### What is expected
Update the entries from the line with "15, BELFIELD ROAD, ETWALL, DERBY, DE65" to the line with "Pizza Delivery T-shirt" by replacing "T-shirt" with "Sweatshirt" and leaving everything else unchanged. Give only those lines, without the pictures.
-------- Data in this exercise --------
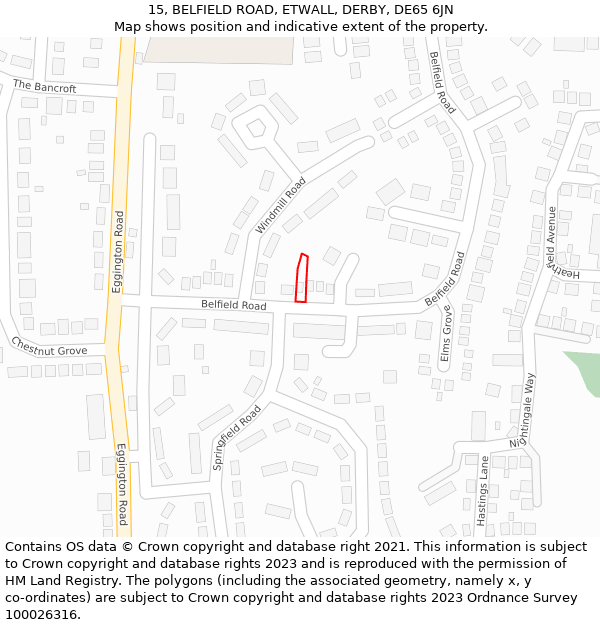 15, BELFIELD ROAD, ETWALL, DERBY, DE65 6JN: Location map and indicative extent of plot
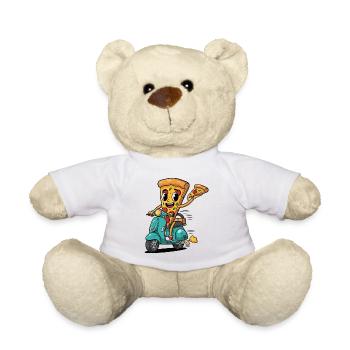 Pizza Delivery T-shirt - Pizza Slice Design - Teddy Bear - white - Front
--------
-------- Data in this exercise --------
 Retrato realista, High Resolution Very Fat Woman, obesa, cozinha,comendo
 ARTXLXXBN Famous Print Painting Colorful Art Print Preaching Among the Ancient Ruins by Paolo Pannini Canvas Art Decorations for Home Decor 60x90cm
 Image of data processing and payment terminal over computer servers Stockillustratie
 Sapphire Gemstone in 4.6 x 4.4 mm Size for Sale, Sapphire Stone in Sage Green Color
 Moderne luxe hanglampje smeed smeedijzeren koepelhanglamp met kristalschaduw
--------
### Task output
 15, BELFIELD ROAD, ETWALL, DERBY, DE65 6JN: Location map and indicative extent of plot
 Pizza Delivery Sweatshirt - Pizza Slice Design - Teddy Bear - white - Front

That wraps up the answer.